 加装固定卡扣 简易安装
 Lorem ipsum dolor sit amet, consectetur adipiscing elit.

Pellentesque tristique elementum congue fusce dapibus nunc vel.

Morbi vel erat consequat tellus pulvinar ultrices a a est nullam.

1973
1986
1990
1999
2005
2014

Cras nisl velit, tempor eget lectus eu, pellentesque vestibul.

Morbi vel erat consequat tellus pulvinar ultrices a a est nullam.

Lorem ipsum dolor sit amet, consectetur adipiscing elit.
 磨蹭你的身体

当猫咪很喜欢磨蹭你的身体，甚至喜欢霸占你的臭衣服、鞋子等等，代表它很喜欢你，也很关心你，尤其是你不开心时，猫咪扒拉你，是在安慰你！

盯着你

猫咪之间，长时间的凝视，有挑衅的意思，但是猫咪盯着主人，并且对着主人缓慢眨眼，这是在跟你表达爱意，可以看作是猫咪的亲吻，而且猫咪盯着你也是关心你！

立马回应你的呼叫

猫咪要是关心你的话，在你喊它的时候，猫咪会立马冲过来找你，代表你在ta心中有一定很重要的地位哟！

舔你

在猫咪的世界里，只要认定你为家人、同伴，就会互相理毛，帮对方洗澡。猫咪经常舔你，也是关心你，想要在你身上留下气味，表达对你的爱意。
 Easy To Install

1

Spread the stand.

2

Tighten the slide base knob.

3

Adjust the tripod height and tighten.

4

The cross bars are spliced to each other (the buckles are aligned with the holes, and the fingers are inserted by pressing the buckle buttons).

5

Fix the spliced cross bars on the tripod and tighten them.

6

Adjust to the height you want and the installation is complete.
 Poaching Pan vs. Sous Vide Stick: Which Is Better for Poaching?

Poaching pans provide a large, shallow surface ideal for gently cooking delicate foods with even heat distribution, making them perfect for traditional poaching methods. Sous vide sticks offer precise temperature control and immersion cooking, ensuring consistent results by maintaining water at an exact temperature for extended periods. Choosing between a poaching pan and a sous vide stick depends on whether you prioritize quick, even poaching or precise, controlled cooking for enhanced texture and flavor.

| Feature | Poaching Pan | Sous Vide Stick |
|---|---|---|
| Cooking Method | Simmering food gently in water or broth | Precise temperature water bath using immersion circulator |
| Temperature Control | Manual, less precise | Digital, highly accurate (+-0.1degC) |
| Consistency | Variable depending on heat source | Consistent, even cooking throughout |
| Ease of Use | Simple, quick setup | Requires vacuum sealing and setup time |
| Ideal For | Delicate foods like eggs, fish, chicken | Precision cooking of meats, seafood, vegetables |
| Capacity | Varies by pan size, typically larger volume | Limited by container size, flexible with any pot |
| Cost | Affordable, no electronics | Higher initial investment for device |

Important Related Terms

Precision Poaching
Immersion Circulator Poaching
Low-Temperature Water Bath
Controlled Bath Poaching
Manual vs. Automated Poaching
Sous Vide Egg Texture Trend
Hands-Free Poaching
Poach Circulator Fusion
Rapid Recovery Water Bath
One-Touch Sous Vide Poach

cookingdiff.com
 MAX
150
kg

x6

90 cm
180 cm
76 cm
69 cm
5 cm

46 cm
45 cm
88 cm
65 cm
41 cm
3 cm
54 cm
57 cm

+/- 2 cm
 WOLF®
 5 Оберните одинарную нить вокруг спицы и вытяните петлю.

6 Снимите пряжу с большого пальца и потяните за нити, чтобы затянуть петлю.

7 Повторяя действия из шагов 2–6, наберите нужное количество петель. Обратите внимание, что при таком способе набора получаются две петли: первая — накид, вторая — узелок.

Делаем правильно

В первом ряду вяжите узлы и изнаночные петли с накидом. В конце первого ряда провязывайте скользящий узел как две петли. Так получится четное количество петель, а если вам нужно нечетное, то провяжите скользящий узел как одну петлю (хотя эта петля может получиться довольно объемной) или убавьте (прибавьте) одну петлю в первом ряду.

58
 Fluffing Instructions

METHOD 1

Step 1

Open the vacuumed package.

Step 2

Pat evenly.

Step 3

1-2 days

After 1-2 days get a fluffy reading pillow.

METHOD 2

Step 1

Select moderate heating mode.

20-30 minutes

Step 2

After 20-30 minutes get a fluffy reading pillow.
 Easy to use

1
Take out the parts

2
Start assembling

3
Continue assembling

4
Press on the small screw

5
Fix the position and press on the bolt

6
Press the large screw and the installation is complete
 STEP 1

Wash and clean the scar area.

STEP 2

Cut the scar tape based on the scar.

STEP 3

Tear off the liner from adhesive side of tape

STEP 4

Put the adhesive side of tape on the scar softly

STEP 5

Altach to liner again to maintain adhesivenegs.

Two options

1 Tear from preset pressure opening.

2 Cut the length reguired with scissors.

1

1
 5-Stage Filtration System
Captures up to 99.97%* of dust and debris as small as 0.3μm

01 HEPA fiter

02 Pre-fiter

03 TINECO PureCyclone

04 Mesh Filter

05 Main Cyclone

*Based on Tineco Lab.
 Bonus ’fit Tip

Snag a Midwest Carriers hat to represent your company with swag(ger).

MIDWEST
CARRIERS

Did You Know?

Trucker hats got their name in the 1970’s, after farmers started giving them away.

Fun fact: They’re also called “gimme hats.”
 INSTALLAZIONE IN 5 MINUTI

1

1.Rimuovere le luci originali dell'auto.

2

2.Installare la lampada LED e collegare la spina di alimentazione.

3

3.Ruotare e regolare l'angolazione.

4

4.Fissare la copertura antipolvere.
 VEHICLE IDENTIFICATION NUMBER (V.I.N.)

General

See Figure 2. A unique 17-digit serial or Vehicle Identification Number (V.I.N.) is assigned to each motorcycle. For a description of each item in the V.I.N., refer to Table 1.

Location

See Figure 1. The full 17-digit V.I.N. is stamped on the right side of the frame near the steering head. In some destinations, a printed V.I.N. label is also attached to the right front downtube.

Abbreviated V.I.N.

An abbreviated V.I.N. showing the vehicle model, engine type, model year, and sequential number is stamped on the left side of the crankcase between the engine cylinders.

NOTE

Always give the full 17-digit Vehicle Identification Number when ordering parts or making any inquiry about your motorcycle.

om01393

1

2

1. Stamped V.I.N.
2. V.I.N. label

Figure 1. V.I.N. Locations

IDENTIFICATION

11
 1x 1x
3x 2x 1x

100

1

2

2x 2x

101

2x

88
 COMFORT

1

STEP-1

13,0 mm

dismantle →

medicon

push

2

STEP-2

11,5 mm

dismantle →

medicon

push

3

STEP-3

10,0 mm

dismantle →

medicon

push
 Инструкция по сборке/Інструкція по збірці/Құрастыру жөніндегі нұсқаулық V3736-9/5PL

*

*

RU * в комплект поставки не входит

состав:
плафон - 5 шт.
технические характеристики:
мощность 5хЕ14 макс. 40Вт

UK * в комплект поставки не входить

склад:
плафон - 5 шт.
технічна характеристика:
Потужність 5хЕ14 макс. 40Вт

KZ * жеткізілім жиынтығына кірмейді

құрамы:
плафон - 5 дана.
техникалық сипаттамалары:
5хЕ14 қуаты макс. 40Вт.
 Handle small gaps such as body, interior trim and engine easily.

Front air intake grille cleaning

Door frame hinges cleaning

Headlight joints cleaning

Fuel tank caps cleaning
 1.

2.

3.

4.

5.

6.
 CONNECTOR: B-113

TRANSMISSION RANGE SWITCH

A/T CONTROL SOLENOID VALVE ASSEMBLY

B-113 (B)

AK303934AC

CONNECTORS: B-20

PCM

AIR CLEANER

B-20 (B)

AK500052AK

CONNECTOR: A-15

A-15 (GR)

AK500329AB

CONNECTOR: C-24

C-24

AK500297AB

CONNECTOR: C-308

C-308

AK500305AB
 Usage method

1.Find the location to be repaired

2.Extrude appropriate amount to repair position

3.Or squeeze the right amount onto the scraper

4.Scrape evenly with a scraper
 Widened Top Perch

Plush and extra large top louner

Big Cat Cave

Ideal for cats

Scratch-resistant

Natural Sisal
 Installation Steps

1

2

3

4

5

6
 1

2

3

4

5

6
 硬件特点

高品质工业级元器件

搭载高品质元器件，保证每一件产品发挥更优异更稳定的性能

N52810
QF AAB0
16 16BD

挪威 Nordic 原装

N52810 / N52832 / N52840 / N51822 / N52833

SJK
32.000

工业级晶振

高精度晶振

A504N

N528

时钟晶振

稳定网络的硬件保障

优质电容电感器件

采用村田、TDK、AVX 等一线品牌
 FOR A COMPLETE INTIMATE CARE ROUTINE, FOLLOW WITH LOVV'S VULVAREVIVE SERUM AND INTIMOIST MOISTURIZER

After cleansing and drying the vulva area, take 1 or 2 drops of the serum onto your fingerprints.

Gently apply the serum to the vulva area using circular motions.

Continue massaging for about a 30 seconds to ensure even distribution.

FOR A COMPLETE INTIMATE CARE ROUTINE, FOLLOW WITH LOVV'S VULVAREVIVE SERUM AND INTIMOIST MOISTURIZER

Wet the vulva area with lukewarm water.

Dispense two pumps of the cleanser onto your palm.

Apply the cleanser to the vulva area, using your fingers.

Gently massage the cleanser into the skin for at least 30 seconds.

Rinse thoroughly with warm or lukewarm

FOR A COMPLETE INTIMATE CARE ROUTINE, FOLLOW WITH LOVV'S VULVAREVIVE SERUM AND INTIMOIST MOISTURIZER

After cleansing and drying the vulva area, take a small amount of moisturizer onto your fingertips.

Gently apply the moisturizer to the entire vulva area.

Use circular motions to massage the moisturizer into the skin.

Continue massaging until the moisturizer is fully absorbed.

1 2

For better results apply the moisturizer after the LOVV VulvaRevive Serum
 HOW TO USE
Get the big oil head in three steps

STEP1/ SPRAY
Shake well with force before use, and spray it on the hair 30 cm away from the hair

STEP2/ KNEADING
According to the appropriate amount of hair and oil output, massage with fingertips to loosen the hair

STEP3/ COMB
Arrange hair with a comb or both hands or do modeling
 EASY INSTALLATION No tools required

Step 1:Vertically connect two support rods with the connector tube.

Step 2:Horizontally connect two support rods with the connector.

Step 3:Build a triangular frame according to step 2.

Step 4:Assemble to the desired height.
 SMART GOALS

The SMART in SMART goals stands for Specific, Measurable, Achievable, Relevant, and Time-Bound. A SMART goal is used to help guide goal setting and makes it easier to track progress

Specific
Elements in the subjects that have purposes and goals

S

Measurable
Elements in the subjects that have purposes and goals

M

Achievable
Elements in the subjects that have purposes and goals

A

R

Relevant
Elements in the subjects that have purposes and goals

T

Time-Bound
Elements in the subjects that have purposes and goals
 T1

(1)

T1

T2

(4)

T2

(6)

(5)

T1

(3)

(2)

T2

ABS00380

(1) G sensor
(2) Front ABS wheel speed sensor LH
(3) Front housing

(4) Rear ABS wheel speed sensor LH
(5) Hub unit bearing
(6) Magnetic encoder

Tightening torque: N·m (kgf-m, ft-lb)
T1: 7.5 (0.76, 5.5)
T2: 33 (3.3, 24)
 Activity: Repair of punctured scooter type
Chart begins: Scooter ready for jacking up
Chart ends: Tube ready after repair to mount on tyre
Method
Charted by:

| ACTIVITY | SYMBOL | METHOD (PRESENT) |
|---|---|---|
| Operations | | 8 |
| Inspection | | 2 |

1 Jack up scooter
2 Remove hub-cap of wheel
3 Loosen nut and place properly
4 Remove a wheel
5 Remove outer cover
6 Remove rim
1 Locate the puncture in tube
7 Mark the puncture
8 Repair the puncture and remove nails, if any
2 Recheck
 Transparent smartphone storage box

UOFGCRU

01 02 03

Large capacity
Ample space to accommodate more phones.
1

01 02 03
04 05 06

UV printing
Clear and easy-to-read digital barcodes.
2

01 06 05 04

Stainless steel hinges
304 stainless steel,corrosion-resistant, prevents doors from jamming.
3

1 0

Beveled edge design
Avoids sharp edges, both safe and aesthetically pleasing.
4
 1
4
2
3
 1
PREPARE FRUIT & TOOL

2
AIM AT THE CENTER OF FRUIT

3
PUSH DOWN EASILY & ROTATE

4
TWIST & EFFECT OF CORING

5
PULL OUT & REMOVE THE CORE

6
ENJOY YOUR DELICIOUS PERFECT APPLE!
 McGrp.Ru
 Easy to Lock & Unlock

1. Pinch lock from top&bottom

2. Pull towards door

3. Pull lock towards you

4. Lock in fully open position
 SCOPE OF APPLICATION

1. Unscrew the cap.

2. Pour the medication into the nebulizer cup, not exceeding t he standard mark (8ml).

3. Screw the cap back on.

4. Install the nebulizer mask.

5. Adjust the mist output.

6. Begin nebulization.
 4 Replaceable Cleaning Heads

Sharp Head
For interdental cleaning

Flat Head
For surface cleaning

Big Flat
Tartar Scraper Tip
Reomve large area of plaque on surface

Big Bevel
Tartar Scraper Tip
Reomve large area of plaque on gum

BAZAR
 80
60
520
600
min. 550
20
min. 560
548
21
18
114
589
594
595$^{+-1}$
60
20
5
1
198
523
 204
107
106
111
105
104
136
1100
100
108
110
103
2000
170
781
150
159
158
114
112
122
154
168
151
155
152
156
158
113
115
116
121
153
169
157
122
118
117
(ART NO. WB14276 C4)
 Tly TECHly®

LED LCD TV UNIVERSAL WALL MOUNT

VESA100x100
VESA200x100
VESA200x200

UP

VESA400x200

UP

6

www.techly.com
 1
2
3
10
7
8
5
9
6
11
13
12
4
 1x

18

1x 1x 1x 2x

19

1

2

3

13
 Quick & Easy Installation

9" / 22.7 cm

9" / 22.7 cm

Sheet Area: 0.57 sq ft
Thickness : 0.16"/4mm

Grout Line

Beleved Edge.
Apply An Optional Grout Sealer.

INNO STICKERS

• **Task**: Each line in the material with "Tear" in it must be reported.

• **Response to the task**:
Tear off the liner from adhesive side of tape
1 Tear from preset pressure opening.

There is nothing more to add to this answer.